The 50 percent increase in salaries for ministers was considered a major mistake by the government. It came too soon in the eyes of many. It was offensive to the poor and the working class, especially to civil servants, nurses and teachers etc. who are struggling to survive. Those same persons were told not to expect significant increases in salaries. This is hypocritical and it appears that the government has not learned from the mistakes of others. It continues to ignore the lessons of history and in doing so, it is damaging its credibility.
Either it is obsessed with power or it does not listen to the people. Its appointment of 32 of its supporters in the diaspora as ministerial advisors last year and its recent appointment of a businessman as a business advisor to the government and then rescind it a day after it is revealed in the media, is poor governance.

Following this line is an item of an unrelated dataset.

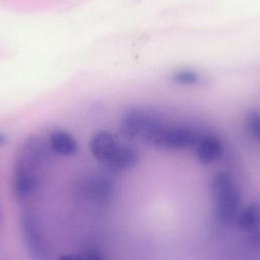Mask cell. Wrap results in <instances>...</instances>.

And for the minister to label the appointments as “honorific” titles is mind-boggling.
The Minister of State was somehow allowed to make decisions unilaterally without the approval of the cabinet? What academic training or knowledge do these almost three dozen ministerial advisers in the diaspora have that qualify them to advise the government?
It was instructive, and spoke volumes that the Prime Minister and Minister of Business, along with cabinet were not apprised of the local appointment.
The people voted for change and not for an exchange of government. Despite public criticism, the government continues to appoint pensioners and military personnel to senior positions, while many youths who voted overwhelmingly for change in 2015 are denied opportunities in the government. Many are frustrated and did not vote in the LGE.
Plain and simple, the government has made far too many rookie mistakes. It must have grown up by now. How for instance can it say that it is satisfied with the LGE results when in fact it took six parties in the coalition to defeat the PPP by only 4,506 votes in the 2015 Regional and General Elections but the PPP defeated the coalition by 29,000 votes in the LGE? Is this rational thinking? The government for reasons that are becoming more obvious is experiencing trouble with the existing playing field and if it does not make changes in personnel, it will lose credibility and the confidence of the people. There are mixed emotions.
Yesterday’s seizure of vehicles by GRA suggests that there may be a ray of hope in terms of transparency and accountability. The rule of law must be observed. Guyana must never again spiral out of control.